The breakup of the Republic of Yugoslavia presented the first post cold war security crisis. NATO took on its first active military operation under a UNSC authorization in the Bosnia and Herzegovina intervention. That was followed by the Kosovo intervention. The situation in Yugoslavia not only created a humanitarian crisis in that territory but also a refugee crisis for neighboring European states. Efforts at intervention in the crisis by European states prior to NATO's involvement had not been effective. It was primarily the US that provided the military capacity to bring order to the situation.
The 1990s gave NATO an essentially new purpose and mission. It has seen use as an umbrella for other activities such as the invasion of Afghanistan and the more recent intervention in Libya. It did not participate in the invasion of Iraq because the necessary unanimous agreement of all its members was not forth coming. As its activities have moved outside of Europe questions have been raised about just what purpose it serves. Is it primarily a fig leaf for US military intervention?
Meanwhile there has been a building tension between NATO and Russia. In Estonia and Latvia NATO and the EU have reached the border of Russia and they surround the Russian salient of Kaliningrad. NATO has had on again off again negotiations with Ukraine and Georgia.
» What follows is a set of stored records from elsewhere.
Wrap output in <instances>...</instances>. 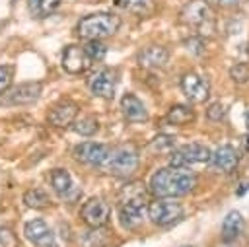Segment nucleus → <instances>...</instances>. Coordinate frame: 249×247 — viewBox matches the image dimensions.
<instances>
[{
    "mask_svg": "<svg viewBox=\"0 0 249 247\" xmlns=\"http://www.w3.org/2000/svg\"><path fill=\"white\" fill-rule=\"evenodd\" d=\"M88 88L95 97L101 99H113L115 89H117V72L111 68H99L95 70L89 80H88Z\"/></svg>",
    "mask_w": 249,
    "mask_h": 247,
    "instance_id": "6e6552de",
    "label": "nucleus"
},
{
    "mask_svg": "<svg viewBox=\"0 0 249 247\" xmlns=\"http://www.w3.org/2000/svg\"><path fill=\"white\" fill-rule=\"evenodd\" d=\"M121 111H123L124 119L130 121V123H142V121L148 119L146 105L134 93H124L121 97Z\"/></svg>",
    "mask_w": 249,
    "mask_h": 247,
    "instance_id": "6ab92c4d",
    "label": "nucleus"
},
{
    "mask_svg": "<svg viewBox=\"0 0 249 247\" xmlns=\"http://www.w3.org/2000/svg\"><path fill=\"white\" fill-rule=\"evenodd\" d=\"M173 148H175V138L169 134H158L148 144V150L152 154H169Z\"/></svg>",
    "mask_w": 249,
    "mask_h": 247,
    "instance_id": "a878e982",
    "label": "nucleus"
},
{
    "mask_svg": "<svg viewBox=\"0 0 249 247\" xmlns=\"http://www.w3.org/2000/svg\"><path fill=\"white\" fill-rule=\"evenodd\" d=\"M220 6H237L239 0H216Z\"/></svg>",
    "mask_w": 249,
    "mask_h": 247,
    "instance_id": "f704fd0d",
    "label": "nucleus"
},
{
    "mask_svg": "<svg viewBox=\"0 0 249 247\" xmlns=\"http://www.w3.org/2000/svg\"><path fill=\"white\" fill-rule=\"evenodd\" d=\"M41 91H43L41 82H25V84H19V86L12 88L6 93L4 103H8V105H29V103H35L41 97Z\"/></svg>",
    "mask_w": 249,
    "mask_h": 247,
    "instance_id": "9b49d317",
    "label": "nucleus"
},
{
    "mask_svg": "<svg viewBox=\"0 0 249 247\" xmlns=\"http://www.w3.org/2000/svg\"><path fill=\"white\" fill-rule=\"evenodd\" d=\"M107 173L115 177H130L138 169V152L132 146L109 148V154L101 165Z\"/></svg>",
    "mask_w": 249,
    "mask_h": 247,
    "instance_id": "7ed1b4c3",
    "label": "nucleus"
},
{
    "mask_svg": "<svg viewBox=\"0 0 249 247\" xmlns=\"http://www.w3.org/2000/svg\"><path fill=\"white\" fill-rule=\"evenodd\" d=\"M167 60H169V53L165 47H160V45H150L138 53V64L142 68L156 70V68L165 66Z\"/></svg>",
    "mask_w": 249,
    "mask_h": 247,
    "instance_id": "a211bd4d",
    "label": "nucleus"
},
{
    "mask_svg": "<svg viewBox=\"0 0 249 247\" xmlns=\"http://www.w3.org/2000/svg\"><path fill=\"white\" fill-rule=\"evenodd\" d=\"M84 51L88 53V56L91 58V62L95 60H103V56H105V53H107V47L101 43V41H88L86 43V47H84Z\"/></svg>",
    "mask_w": 249,
    "mask_h": 247,
    "instance_id": "c85d7f7f",
    "label": "nucleus"
},
{
    "mask_svg": "<svg viewBox=\"0 0 249 247\" xmlns=\"http://www.w3.org/2000/svg\"><path fill=\"white\" fill-rule=\"evenodd\" d=\"M243 226H245V222H243V218H241V214H239L237 210L228 212L226 218H224V222H222V239H224L226 243L235 241V239L241 235Z\"/></svg>",
    "mask_w": 249,
    "mask_h": 247,
    "instance_id": "aec40b11",
    "label": "nucleus"
},
{
    "mask_svg": "<svg viewBox=\"0 0 249 247\" xmlns=\"http://www.w3.org/2000/svg\"><path fill=\"white\" fill-rule=\"evenodd\" d=\"M119 204L148 206V189L142 181H130L119 191Z\"/></svg>",
    "mask_w": 249,
    "mask_h": 247,
    "instance_id": "f3484780",
    "label": "nucleus"
},
{
    "mask_svg": "<svg viewBox=\"0 0 249 247\" xmlns=\"http://www.w3.org/2000/svg\"><path fill=\"white\" fill-rule=\"evenodd\" d=\"M245 124H247V130H249V111H247V117H245Z\"/></svg>",
    "mask_w": 249,
    "mask_h": 247,
    "instance_id": "c9c22d12",
    "label": "nucleus"
},
{
    "mask_svg": "<svg viewBox=\"0 0 249 247\" xmlns=\"http://www.w3.org/2000/svg\"><path fill=\"white\" fill-rule=\"evenodd\" d=\"M72 130L82 134V136H93L97 130H99V123L95 117L91 115H86V117H80V119H74L72 123Z\"/></svg>",
    "mask_w": 249,
    "mask_h": 247,
    "instance_id": "b1692460",
    "label": "nucleus"
},
{
    "mask_svg": "<svg viewBox=\"0 0 249 247\" xmlns=\"http://www.w3.org/2000/svg\"><path fill=\"white\" fill-rule=\"evenodd\" d=\"M146 208H148V218L156 226H169L183 216L181 202H175L173 198H156L148 202Z\"/></svg>",
    "mask_w": 249,
    "mask_h": 247,
    "instance_id": "423d86ee",
    "label": "nucleus"
},
{
    "mask_svg": "<svg viewBox=\"0 0 249 247\" xmlns=\"http://www.w3.org/2000/svg\"><path fill=\"white\" fill-rule=\"evenodd\" d=\"M12 78H14V68L12 66H0V93L8 91L12 86Z\"/></svg>",
    "mask_w": 249,
    "mask_h": 247,
    "instance_id": "7c9ffc66",
    "label": "nucleus"
},
{
    "mask_svg": "<svg viewBox=\"0 0 249 247\" xmlns=\"http://www.w3.org/2000/svg\"><path fill=\"white\" fill-rule=\"evenodd\" d=\"M23 202H25L29 208L41 210V208H47V206L51 204V198H49L47 191H43V189H29V191H25V194H23Z\"/></svg>",
    "mask_w": 249,
    "mask_h": 247,
    "instance_id": "5701e85b",
    "label": "nucleus"
},
{
    "mask_svg": "<svg viewBox=\"0 0 249 247\" xmlns=\"http://www.w3.org/2000/svg\"><path fill=\"white\" fill-rule=\"evenodd\" d=\"M237 161H239V156L235 152V148L224 144L220 148H216V152L210 154V167L216 171V173H231L235 167H237Z\"/></svg>",
    "mask_w": 249,
    "mask_h": 247,
    "instance_id": "dca6fc26",
    "label": "nucleus"
},
{
    "mask_svg": "<svg viewBox=\"0 0 249 247\" xmlns=\"http://www.w3.org/2000/svg\"><path fill=\"white\" fill-rule=\"evenodd\" d=\"M181 89L183 93L195 101V103H202L208 99L210 95V86H208V80L195 74V72H187L183 78H181Z\"/></svg>",
    "mask_w": 249,
    "mask_h": 247,
    "instance_id": "f8f14e48",
    "label": "nucleus"
},
{
    "mask_svg": "<svg viewBox=\"0 0 249 247\" xmlns=\"http://www.w3.org/2000/svg\"><path fill=\"white\" fill-rule=\"evenodd\" d=\"M51 187L53 191L66 202H76L80 196H82V189L72 181L70 173L66 169H53L51 175Z\"/></svg>",
    "mask_w": 249,
    "mask_h": 247,
    "instance_id": "1a4fd4ad",
    "label": "nucleus"
},
{
    "mask_svg": "<svg viewBox=\"0 0 249 247\" xmlns=\"http://www.w3.org/2000/svg\"><path fill=\"white\" fill-rule=\"evenodd\" d=\"M152 2L154 0H117V6L124 8L126 12H132V14H144L152 8Z\"/></svg>",
    "mask_w": 249,
    "mask_h": 247,
    "instance_id": "cd10ccee",
    "label": "nucleus"
},
{
    "mask_svg": "<svg viewBox=\"0 0 249 247\" xmlns=\"http://www.w3.org/2000/svg\"><path fill=\"white\" fill-rule=\"evenodd\" d=\"M23 233H25V237L35 247H58L53 229L43 220H31V222H27L23 226Z\"/></svg>",
    "mask_w": 249,
    "mask_h": 247,
    "instance_id": "ddd939ff",
    "label": "nucleus"
},
{
    "mask_svg": "<svg viewBox=\"0 0 249 247\" xmlns=\"http://www.w3.org/2000/svg\"><path fill=\"white\" fill-rule=\"evenodd\" d=\"M230 78L235 84H245L249 80V66L247 64H235L230 68Z\"/></svg>",
    "mask_w": 249,
    "mask_h": 247,
    "instance_id": "c756f323",
    "label": "nucleus"
},
{
    "mask_svg": "<svg viewBox=\"0 0 249 247\" xmlns=\"http://www.w3.org/2000/svg\"><path fill=\"white\" fill-rule=\"evenodd\" d=\"M27 4H29V12L35 18H47L60 6V0H29Z\"/></svg>",
    "mask_w": 249,
    "mask_h": 247,
    "instance_id": "393cba45",
    "label": "nucleus"
},
{
    "mask_svg": "<svg viewBox=\"0 0 249 247\" xmlns=\"http://www.w3.org/2000/svg\"><path fill=\"white\" fill-rule=\"evenodd\" d=\"M78 103L72 101V99H60L56 105H53V109L49 111L47 119L53 126H58V128H64V126H70L74 123V119L78 117Z\"/></svg>",
    "mask_w": 249,
    "mask_h": 247,
    "instance_id": "2eb2a0df",
    "label": "nucleus"
},
{
    "mask_svg": "<svg viewBox=\"0 0 249 247\" xmlns=\"http://www.w3.org/2000/svg\"><path fill=\"white\" fill-rule=\"evenodd\" d=\"M210 154L212 152L204 144L191 142V144L173 148L169 152V165H173V167H191V165H198V163H208Z\"/></svg>",
    "mask_w": 249,
    "mask_h": 247,
    "instance_id": "20e7f679",
    "label": "nucleus"
},
{
    "mask_svg": "<svg viewBox=\"0 0 249 247\" xmlns=\"http://www.w3.org/2000/svg\"><path fill=\"white\" fill-rule=\"evenodd\" d=\"M183 247H191V245H183Z\"/></svg>",
    "mask_w": 249,
    "mask_h": 247,
    "instance_id": "e433bc0d",
    "label": "nucleus"
},
{
    "mask_svg": "<svg viewBox=\"0 0 249 247\" xmlns=\"http://www.w3.org/2000/svg\"><path fill=\"white\" fill-rule=\"evenodd\" d=\"M146 206H134V204H119V220L126 229H134L142 224Z\"/></svg>",
    "mask_w": 249,
    "mask_h": 247,
    "instance_id": "412c9836",
    "label": "nucleus"
},
{
    "mask_svg": "<svg viewBox=\"0 0 249 247\" xmlns=\"http://www.w3.org/2000/svg\"><path fill=\"white\" fill-rule=\"evenodd\" d=\"M91 58L80 45H68L62 53V68L68 74H82L89 68Z\"/></svg>",
    "mask_w": 249,
    "mask_h": 247,
    "instance_id": "4468645a",
    "label": "nucleus"
},
{
    "mask_svg": "<svg viewBox=\"0 0 249 247\" xmlns=\"http://www.w3.org/2000/svg\"><path fill=\"white\" fill-rule=\"evenodd\" d=\"M0 247H18V235L10 228H0Z\"/></svg>",
    "mask_w": 249,
    "mask_h": 247,
    "instance_id": "2f4dec72",
    "label": "nucleus"
},
{
    "mask_svg": "<svg viewBox=\"0 0 249 247\" xmlns=\"http://www.w3.org/2000/svg\"><path fill=\"white\" fill-rule=\"evenodd\" d=\"M72 154L82 163L101 167L105 158H107V154H109V146L107 144H99V142H82V144L74 146Z\"/></svg>",
    "mask_w": 249,
    "mask_h": 247,
    "instance_id": "9d476101",
    "label": "nucleus"
},
{
    "mask_svg": "<svg viewBox=\"0 0 249 247\" xmlns=\"http://www.w3.org/2000/svg\"><path fill=\"white\" fill-rule=\"evenodd\" d=\"M224 115H226V107L220 103V101H216V103H212L208 109H206V117L210 119V121H222L224 119Z\"/></svg>",
    "mask_w": 249,
    "mask_h": 247,
    "instance_id": "473e14b6",
    "label": "nucleus"
},
{
    "mask_svg": "<svg viewBox=\"0 0 249 247\" xmlns=\"http://www.w3.org/2000/svg\"><path fill=\"white\" fill-rule=\"evenodd\" d=\"M185 45H187V49H189L191 53H195V54H202V53H204V41H202L200 37H191V39L185 41Z\"/></svg>",
    "mask_w": 249,
    "mask_h": 247,
    "instance_id": "72a5a7b5",
    "label": "nucleus"
},
{
    "mask_svg": "<svg viewBox=\"0 0 249 247\" xmlns=\"http://www.w3.org/2000/svg\"><path fill=\"white\" fill-rule=\"evenodd\" d=\"M119 27H121V18H117L115 14H107V12H97V14H89L80 19L78 35L84 41H101L105 37L115 35Z\"/></svg>",
    "mask_w": 249,
    "mask_h": 247,
    "instance_id": "f03ea898",
    "label": "nucleus"
},
{
    "mask_svg": "<svg viewBox=\"0 0 249 247\" xmlns=\"http://www.w3.org/2000/svg\"><path fill=\"white\" fill-rule=\"evenodd\" d=\"M165 121L169 124H175V126H183V124H189L195 121V111L189 107V105H173L167 115H165Z\"/></svg>",
    "mask_w": 249,
    "mask_h": 247,
    "instance_id": "4be33fe9",
    "label": "nucleus"
},
{
    "mask_svg": "<svg viewBox=\"0 0 249 247\" xmlns=\"http://www.w3.org/2000/svg\"><path fill=\"white\" fill-rule=\"evenodd\" d=\"M179 19L195 29H206L214 23V12L206 0H189L179 14Z\"/></svg>",
    "mask_w": 249,
    "mask_h": 247,
    "instance_id": "39448f33",
    "label": "nucleus"
},
{
    "mask_svg": "<svg viewBox=\"0 0 249 247\" xmlns=\"http://www.w3.org/2000/svg\"><path fill=\"white\" fill-rule=\"evenodd\" d=\"M196 187V175L189 171V167H163L158 169L152 179L148 191L156 198H177L189 194Z\"/></svg>",
    "mask_w": 249,
    "mask_h": 247,
    "instance_id": "f257e3e1",
    "label": "nucleus"
},
{
    "mask_svg": "<svg viewBox=\"0 0 249 247\" xmlns=\"http://www.w3.org/2000/svg\"><path fill=\"white\" fill-rule=\"evenodd\" d=\"M80 216L86 226L89 228H103L111 218V204L103 196H91L84 202Z\"/></svg>",
    "mask_w": 249,
    "mask_h": 247,
    "instance_id": "0eeeda50",
    "label": "nucleus"
},
{
    "mask_svg": "<svg viewBox=\"0 0 249 247\" xmlns=\"http://www.w3.org/2000/svg\"><path fill=\"white\" fill-rule=\"evenodd\" d=\"M107 243V231L103 228H91V231L86 233V237L82 239L84 247H103Z\"/></svg>",
    "mask_w": 249,
    "mask_h": 247,
    "instance_id": "bb28decb",
    "label": "nucleus"
}]
</instances>
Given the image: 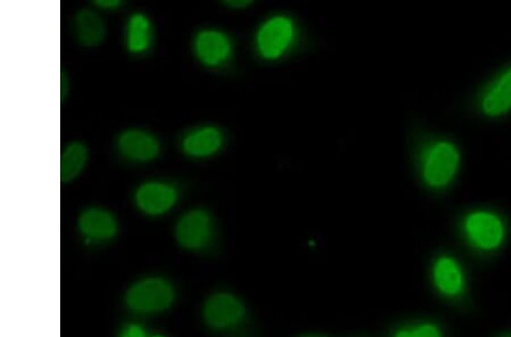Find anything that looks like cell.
<instances>
[{
  "instance_id": "6da1fadb",
  "label": "cell",
  "mask_w": 511,
  "mask_h": 337,
  "mask_svg": "<svg viewBox=\"0 0 511 337\" xmlns=\"http://www.w3.org/2000/svg\"><path fill=\"white\" fill-rule=\"evenodd\" d=\"M460 152L454 143L439 139L427 143L418 156L419 174L428 189L440 191L453 183L460 166Z\"/></svg>"
},
{
  "instance_id": "7a4b0ae2",
  "label": "cell",
  "mask_w": 511,
  "mask_h": 337,
  "mask_svg": "<svg viewBox=\"0 0 511 337\" xmlns=\"http://www.w3.org/2000/svg\"><path fill=\"white\" fill-rule=\"evenodd\" d=\"M298 39V25L285 13L274 14L259 25L255 47L266 62H278L289 54Z\"/></svg>"
},
{
  "instance_id": "3957f363",
  "label": "cell",
  "mask_w": 511,
  "mask_h": 337,
  "mask_svg": "<svg viewBox=\"0 0 511 337\" xmlns=\"http://www.w3.org/2000/svg\"><path fill=\"white\" fill-rule=\"evenodd\" d=\"M463 229L469 243L482 252H494L503 244L506 236L504 221L489 211H476L468 213L464 220Z\"/></svg>"
},
{
  "instance_id": "277c9868",
  "label": "cell",
  "mask_w": 511,
  "mask_h": 337,
  "mask_svg": "<svg viewBox=\"0 0 511 337\" xmlns=\"http://www.w3.org/2000/svg\"><path fill=\"white\" fill-rule=\"evenodd\" d=\"M175 300V291L168 282L147 279L132 286L126 294V303L140 312H158L170 308Z\"/></svg>"
},
{
  "instance_id": "5b68a950",
  "label": "cell",
  "mask_w": 511,
  "mask_h": 337,
  "mask_svg": "<svg viewBox=\"0 0 511 337\" xmlns=\"http://www.w3.org/2000/svg\"><path fill=\"white\" fill-rule=\"evenodd\" d=\"M195 55L208 67L225 65L234 53L230 36L220 30L206 29L199 32L195 40Z\"/></svg>"
},
{
  "instance_id": "8992f818",
  "label": "cell",
  "mask_w": 511,
  "mask_h": 337,
  "mask_svg": "<svg viewBox=\"0 0 511 337\" xmlns=\"http://www.w3.org/2000/svg\"><path fill=\"white\" fill-rule=\"evenodd\" d=\"M245 308L238 298L230 293L212 295L204 309L205 320L216 330L230 329L244 320Z\"/></svg>"
},
{
  "instance_id": "52a82bcc",
  "label": "cell",
  "mask_w": 511,
  "mask_h": 337,
  "mask_svg": "<svg viewBox=\"0 0 511 337\" xmlns=\"http://www.w3.org/2000/svg\"><path fill=\"white\" fill-rule=\"evenodd\" d=\"M175 234L179 243L185 249L204 248L212 236L211 216L203 209L186 213L177 223Z\"/></svg>"
},
{
  "instance_id": "ba28073f",
  "label": "cell",
  "mask_w": 511,
  "mask_h": 337,
  "mask_svg": "<svg viewBox=\"0 0 511 337\" xmlns=\"http://www.w3.org/2000/svg\"><path fill=\"white\" fill-rule=\"evenodd\" d=\"M478 108L487 117L504 116L511 111V65L482 91Z\"/></svg>"
},
{
  "instance_id": "9c48e42d",
  "label": "cell",
  "mask_w": 511,
  "mask_h": 337,
  "mask_svg": "<svg viewBox=\"0 0 511 337\" xmlns=\"http://www.w3.org/2000/svg\"><path fill=\"white\" fill-rule=\"evenodd\" d=\"M177 202V190L163 182H147L136 190L135 203L148 215L158 216L171 211Z\"/></svg>"
},
{
  "instance_id": "30bf717a",
  "label": "cell",
  "mask_w": 511,
  "mask_h": 337,
  "mask_svg": "<svg viewBox=\"0 0 511 337\" xmlns=\"http://www.w3.org/2000/svg\"><path fill=\"white\" fill-rule=\"evenodd\" d=\"M117 145L123 156L135 162L153 161L161 152L158 140L143 130L125 131L118 139Z\"/></svg>"
},
{
  "instance_id": "8fae6325",
  "label": "cell",
  "mask_w": 511,
  "mask_h": 337,
  "mask_svg": "<svg viewBox=\"0 0 511 337\" xmlns=\"http://www.w3.org/2000/svg\"><path fill=\"white\" fill-rule=\"evenodd\" d=\"M225 144V134L216 126H203L186 135L182 148L194 158H207L216 154Z\"/></svg>"
},
{
  "instance_id": "7c38bea8",
  "label": "cell",
  "mask_w": 511,
  "mask_h": 337,
  "mask_svg": "<svg viewBox=\"0 0 511 337\" xmlns=\"http://www.w3.org/2000/svg\"><path fill=\"white\" fill-rule=\"evenodd\" d=\"M79 227L86 239L95 241L109 240L117 233L115 218L111 213L99 208H91L82 213Z\"/></svg>"
},
{
  "instance_id": "4fadbf2b",
  "label": "cell",
  "mask_w": 511,
  "mask_h": 337,
  "mask_svg": "<svg viewBox=\"0 0 511 337\" xmlns=\"http://www.w3.org/2000/svg\"><path fill=\"white\" fill-rule=\"evenodd\" d=\"M433 279L437 290L446 297H458L464 291L465 279L462 268L451 257L437 259L433 267Z\"/></svg>"
},
{
  "instance_id": "5bb4252c",
  "label": "cell",
  "mask_w": 511,
  "mask_h": 337,
  "mask_svg": "<svg viewBox=\"0 0 511 337\" xmlns=\"http://www.w3.org/2000/svg\"><path fill=\"white\" fill-rule=\"evenodd\" d=\"M76 35L85 47H98L106 38V25L97 13L84 9L76 15Z\"/></svg>"
},
{
  "instance_id": "9a60e30c",
  "label": "cell",
  "mask_w": 511,
  "mask_h": 337,
  "mask_svg": "<svg viewBox=\"0 0 511 337\" xmlns=\"http://www.w3.org/2000/svg\"><path fill=\"white\" fill-rule=\"evenodd\" d=\"M88 161V149L84 144L73 143L67 145L61 157L62 183H70L85 170Z\"/></svg>"
},
{
  "instance_id": "2e32d148",
  "label": "cell",
  "mask_w": 511,
  "mask_h": 337,
  "mask_svg": "<svg viewBox=\"0 0 511 337\" xmlns=\"http://www.w3.org/2000/svg\"><path fill=\"white\" fill-rule=\"evenodd\" d=\"M152 26L143 14H135L127 25L126 44L131 53L141 54L149 48Z\"/></svg>"
},
{
  "instance_id": "e0dca14e",
  "label": "cell",
  "mask_w": 511,
  "mask_h": 337,
  "mask_svg": "<svg viewBox=\"0 0 511 337\" xmlns=\"http://www.w3.org/2000/svg\"><path fill=\"white\" fill-rule=\"evenodd\" d=\"M395 337H442V335L436 325L423 324L412 330H401Z\"/></svg>"
},
{
  "instance_id": "ac0fdd59",
  "label": "cell",
  "mask_w": 511,
  "mask_h": 337,
  "mask_svg": "<svg viewBox=\"0 0 511 337\" xmlns=\"http://www.w3.org/2000/svg\"><path fill=\"white\" fill-rule=\"evenodd\" d=\"M121 337H147L145 332L138 325H131L123 332Z\"/></svg>"
},
{
  "instance_id": "d6986e66",
  "label": "cell",
  "mask_w": 511,
  "mask_h": 337,
  "mask_svg": "<svg viewBox=\"0 0 511 337\" xmlns=\"http://www.w3.org/2000/svg\"><path fill=\"white\" fill-rule=\"evenodd\" d=\"M227 7L235 9L248 8L253 2H248V0H230V2H225Z\"/></svg>"
},
{
  "instance_id": "ffe728a7",
  "label": "cell",
  "mask_w": 511,
  "mask_h": 337,
  "mask_svg": "<svg viewBox=\"0 0 511 337\" xmlns=\"http://www.w3.org/2000/svg\"><path fill=\"white\" fill-rule=\"evenodd\" d=\"M95 4L102 8H115L120 6L121 2H118V0H97Z\"/></svg>"
},
{
  "instance_id": "44dd1931",
  "label": "cell",
  "mask_w": 511,
  "mask_h": 337,
  "mask_svg": "<svg viewBox=\"0 0 511 337\" xmlns=\"http://www.w3.org/2000/svg\"><path fill=\"white\" fill-rule=\"evenodd\" d=\"M65 85L67 86L66 77H65V74H64V73H62V100H64V98H65V94H66V91H67V90H65Z\"/></svg>"
}]
</instances>
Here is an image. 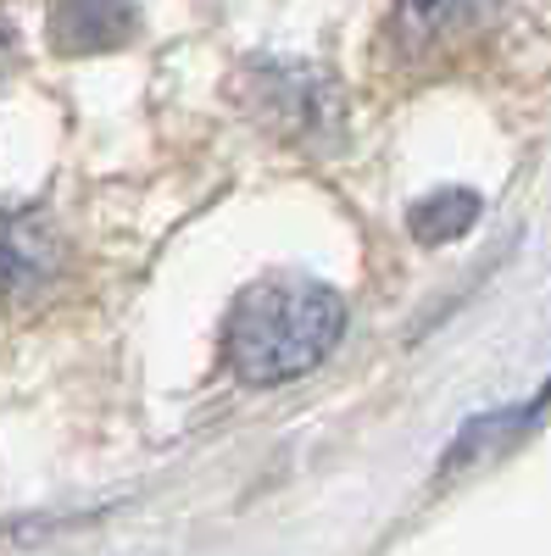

The construction of the NATO missile defense system has also been a major bone of contention between Russia and the western alliance. These tensions are major background for the crisis that has boiled over in Ukraine.
US Defense Secretaries now find themselves involved in uncomfortable financial discussions with their counterparts at NATO summit meetings. Both Robert Gates and Chuck Hegal have raised the issue of who is providing the fire power and who is calling the shots.
Hagel was even more explicit at the defense ministers meeting in June when he said “over-dependence on any one country for critical capabilities brings with it risks.” One of these risks is that the U.S. will soon tell its allies, if you don’t invest much in your defense, neither will we. The U.S. will “rebalance” its own shrinking defense dollars to allies and partners that share the security burden more equitably. Too many European leaders refuse to realize that this long-festering problem is having a dangerously corrosive effect on the Alliance.
This is a comparison of the military investment of the US and its European NATO partners.
The US and the EU are in agreement that Putin's takeover of Crimea and vaguer threats of possible intervention in other parts of Ukraine require some form of vigorous opposition. Economic sanctions are seen as the most feasible form. In that arena the EU would have to play a more central role than the US since they have by far a more extensive economic relationship with Russia. So far there seems great reluctance to take steps that would cause economic pain to the EU. NATO as a credible military threat would seem to be the fall back position. How willing is the EU to participate in providing military preparedness?
In the 1950s western Europe was in a generally weak and vulnerable position. The US provided Marshall Plan assistance and military support to get it back on its feet. In 2014 the world is a pretty different place. The EU has had its economic difficulties of late but it is not an impoverished collection of starving people. It is possible to view the US defense establishment as offering them a subsidy of funds that might otherwise have to be spent on defense. It is also possible to see the US as an imperialistic power intent on preserving global hegemony, as a number of Europeans do. The suddenly real threat of a sustained serious conflict with Russia raises questions about the state of these long standing security relationships. It may no longer be possible to keep shoving them under the carpet.